▸ Entries supplied:
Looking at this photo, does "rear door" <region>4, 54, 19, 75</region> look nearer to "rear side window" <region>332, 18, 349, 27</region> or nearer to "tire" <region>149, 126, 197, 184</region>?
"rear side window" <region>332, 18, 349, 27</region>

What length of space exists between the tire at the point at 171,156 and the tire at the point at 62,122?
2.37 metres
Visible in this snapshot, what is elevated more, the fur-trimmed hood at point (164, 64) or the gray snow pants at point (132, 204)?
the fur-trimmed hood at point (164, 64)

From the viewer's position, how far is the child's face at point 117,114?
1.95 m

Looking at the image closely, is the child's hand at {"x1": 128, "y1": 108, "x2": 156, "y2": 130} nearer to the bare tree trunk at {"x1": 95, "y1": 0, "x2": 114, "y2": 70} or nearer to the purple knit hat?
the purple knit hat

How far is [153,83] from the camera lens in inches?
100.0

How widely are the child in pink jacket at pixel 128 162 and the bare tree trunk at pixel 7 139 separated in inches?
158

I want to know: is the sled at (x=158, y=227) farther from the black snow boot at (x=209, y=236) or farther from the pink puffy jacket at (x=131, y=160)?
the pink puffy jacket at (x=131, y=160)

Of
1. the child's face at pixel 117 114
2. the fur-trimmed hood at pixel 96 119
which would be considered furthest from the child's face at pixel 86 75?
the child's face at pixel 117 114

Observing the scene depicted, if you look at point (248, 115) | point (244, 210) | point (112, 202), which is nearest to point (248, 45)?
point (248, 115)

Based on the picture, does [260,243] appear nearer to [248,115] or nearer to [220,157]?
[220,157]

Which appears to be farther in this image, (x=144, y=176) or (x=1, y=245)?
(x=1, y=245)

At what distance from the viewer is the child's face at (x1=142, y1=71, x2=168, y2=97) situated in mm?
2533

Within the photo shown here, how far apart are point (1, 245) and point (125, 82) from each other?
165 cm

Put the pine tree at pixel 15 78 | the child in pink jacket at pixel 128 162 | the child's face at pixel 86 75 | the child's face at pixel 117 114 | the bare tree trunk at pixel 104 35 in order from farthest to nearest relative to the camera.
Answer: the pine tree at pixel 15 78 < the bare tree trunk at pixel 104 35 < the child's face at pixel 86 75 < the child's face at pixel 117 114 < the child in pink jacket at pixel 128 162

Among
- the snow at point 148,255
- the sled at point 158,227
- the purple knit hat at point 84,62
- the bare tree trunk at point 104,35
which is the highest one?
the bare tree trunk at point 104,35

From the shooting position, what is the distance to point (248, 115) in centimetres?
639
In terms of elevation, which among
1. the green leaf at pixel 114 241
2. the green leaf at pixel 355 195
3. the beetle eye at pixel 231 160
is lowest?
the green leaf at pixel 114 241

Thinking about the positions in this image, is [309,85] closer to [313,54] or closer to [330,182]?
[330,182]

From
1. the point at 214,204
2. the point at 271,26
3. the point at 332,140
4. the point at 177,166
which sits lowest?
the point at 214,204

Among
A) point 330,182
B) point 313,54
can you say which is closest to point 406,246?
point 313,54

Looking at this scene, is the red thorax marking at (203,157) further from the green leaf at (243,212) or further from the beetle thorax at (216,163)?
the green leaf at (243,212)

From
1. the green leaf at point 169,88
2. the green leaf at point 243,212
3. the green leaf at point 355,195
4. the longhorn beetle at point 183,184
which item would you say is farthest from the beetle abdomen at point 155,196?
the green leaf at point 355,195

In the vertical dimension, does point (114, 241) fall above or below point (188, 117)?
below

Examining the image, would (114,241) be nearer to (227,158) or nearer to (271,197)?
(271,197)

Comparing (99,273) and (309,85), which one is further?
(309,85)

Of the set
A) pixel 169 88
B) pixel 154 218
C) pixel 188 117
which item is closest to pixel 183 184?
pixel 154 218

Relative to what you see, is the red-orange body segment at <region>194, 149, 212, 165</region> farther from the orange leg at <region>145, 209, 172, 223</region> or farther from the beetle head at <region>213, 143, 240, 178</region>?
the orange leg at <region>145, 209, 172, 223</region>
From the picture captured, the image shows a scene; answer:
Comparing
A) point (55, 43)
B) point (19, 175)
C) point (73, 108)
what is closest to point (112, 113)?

▸ Exercise goal:
Please quote every record above exactly as it appears.

▸ Worked solution:
Looking at this photo, does "rear door" <region>4, 54, 19, 75</region> look nearer to "rear side window" <region>332, 18, 349, 27</region> or nearer to "tire" <region>149, 126, 197, 184</region>?
"rear side window" <region>332, 18, 349, 27</region>

What length of space exists between the tire at the point at 171,156 and the tire at the point at 62,122?
2.37 metres
Visible in this snapshot, what is elevated more, the fur-trimmed hood at point (164, 64) or the gray snow pants at point (132, 204)?
the fur-trimmed hood at point (164, 64)

From the viewer's position, how far is the child's face at point 117,114?
1.95 m

Looking at the image closely, is the child's hand at {"x1": 128, "y1": 108, "x2": 156, "y2": 130} nearer to the bare tree trunk at {"x1": 95, "y1": 0, "x2": 114, "y2": 70} or nearer to the purple knit hat?
the purple knit hat

How far is [153,83] from the camera lens in inches?
100.0

How widely are the child in pink jacket at pixel 128 162 and the bare tree trunk at pixel 7 139 separated in inches?
158

I want to know: is the sled at (x=158, y=227) farther from the black snow boot at (x=209, y=236) or farther from the pink puffy jacket at (x=131, y=160)?
the pink puffy jacket at (x=131, y=160)

Of
1. the child's face at pixel 117 114
2. the fur-trimmed hood at pixel 96 119
which would be considered furthest from the child's face at pixel 86 75?
the child's face at pixel 117 114

Observing the scene depicted, if you look at point (248, 115) | point (244, 210) | point (112, 202), which is nearest to point (248, 45)?
point (248, 115)

Based on the picture, does [260,243] appear nearer to [248,115] or nearer to [220,157]?
[220,157]

Which appears to be farther in this image, (x=144, y=176) or (x=1, y=245)?
(x=1, y=245)

At what distance from the viewer is the child's face at (x1=142, y1=71, x2=168, y2=97) situated in mm?
2533

Within the photo shown here, how far apart are point (1, 245) and point (125, 82) from each other?
165 cm

Put the pine tree at pixel 15 78 | the child in pink jacket at pixel 128 162 | the child's face at pixel 86 75 | the child's face at pixel 117 114 | the bare tree trunk at pixel 104 35 in order from farthest to nearest relative to the camera.
Answer: the pine tree at pixel 15 78 < the bare tree trunk at pixel 104 35 < the child's face at pixel 86 75 < the child's face at pixel 117 114 < the child in pink jacket at pixel 128 162

Among
- the snow at point 148,255
- the sled at point 158,227
- the purple knit hat at point 84,62
- the bare tree trunk at point 104,35
which is the highest one?
the bare tree trunk at point 104,35

From the shooting position, what is the distance to point (248, 115) in centimetres?
639
In terms of elevation, which among
1. the green leaf at pixel 114 241
2. the green leaf at pixel 355 195
3. the beetle eye at pixel 231 160
is lowest?
the green leaf at pixel 114 241

Thinking about the positions in this image, is [309,85] closer to [313,54] or closer to [330,182]?
[330,182]

From
1. the point at 214,204
2. the point at 271,26
3. the point at 332,140
4. the point at 177,166
which sits lowest?
the point at 214,204

Among
A) point 330,182
B) point 313,54
can you say which is closest to point 406,246?
point 313,54

Looking at this scene, is the red thorax marking at (203,157) further from the green leaf at (243,212) or further from the beetle thorax at (216,163)?
the green leaf at (243,212)

From
1. the green leaf at point 169,88
2. the green leaf at point 243,212
3. the green leaf at point 355,195
4. the longhorn beetle at point 183,184
which item would you say is farthest from the beetle abdomen at point 155,196?
the green leaf at point 355,195

In the vertical dimension, does point (114, 241) fall above or below point (188, 117)?
below

Examining the image, would (114,241) be nearer to (227,158) or nearer to (271,197)?
(271,197)

Comparing (99,273) and (309,85), which one is further?
(309,85)

Of the set
A) pixel 169 88
B) pixel 154 218
C) pixel 188 117
which item is closest to pixel 183 184?
pixel 154 218

Relative to what you see, is the red-orange body segment at <region>194, 149, 212, 165</region> farther from the orange leg at <region>145, 209, 172, 223</region> or farther from the beetle head at <region>213, 143, 240, 178</region>?
the orange leg at <region>145, 209, 172, 223</region>
From the picture captured, the image shows a scene; answer:
Comparing
A) point (55, 43)
B) point (19, 175)
C) point (73, 108)
what is closest to point (112, 113)?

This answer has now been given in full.